(Passage to read begins)

The Anioma region has become a significant node in Nigeria’s film industry, with Asaba emerging as a hub for what is sometimes referred to as the “Asaba-style” segment of Nollywood. The city’s relative quiet, its mosaic of village-scenes, river-front backgrounds and accessible locations made it a natural setting for producers from the early 2000s seeking lower-cost, high-volume shoots. Over time, this location advantage has merged with institutional support and infrastructure to give Anioma a more formal film-production identity. Asaba movies played a pivotal role in promoting YouTube home videos in Nigeria, and it dominates the YouTube market for Nollywood movies. In recognition of its film-production role, Asaba was designated a “Creative City of Film” by UNESCO in December 2023, acknowledging the city’s film-history and the large number of film-professionals based there. The implication is that Anioma is not simply a passive filming location but aspiring to become a creative-economy cluster: one where story-telling, technology, production-services and location-assets coalesce.

(Passage to read ends)
(Data for review begins)

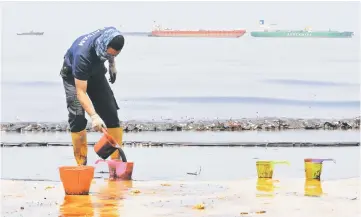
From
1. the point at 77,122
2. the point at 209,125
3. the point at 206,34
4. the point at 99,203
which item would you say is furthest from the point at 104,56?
the point at 206,34

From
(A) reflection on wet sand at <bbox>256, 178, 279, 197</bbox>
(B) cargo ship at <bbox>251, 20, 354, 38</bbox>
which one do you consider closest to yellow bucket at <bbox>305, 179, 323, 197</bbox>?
(A) reflection on wet sand at <bbox>256, 178, 279, 197</bbox>

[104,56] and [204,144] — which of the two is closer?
[104,56]

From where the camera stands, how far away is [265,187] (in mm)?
10141

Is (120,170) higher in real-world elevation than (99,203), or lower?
higher

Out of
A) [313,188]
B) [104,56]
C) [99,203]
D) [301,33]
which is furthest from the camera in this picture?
[301,33]

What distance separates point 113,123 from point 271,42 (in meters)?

(Data for review ends)

_Prompt 1_. According to the passage on the Anioma film industry, when did UNESCO designate Asaba a "Creative City of Film"?
_Prompt 2_. List every feature of Asaba that the passage on the Anioma film industry says made the city a natural setting for producers.

_Exercise answer 1_. December 2023

_Exercise answer 2_.
- Its relative quiet
- Its mosaic of village-scenes
- Its river-front backgrounds
- Its accessible locations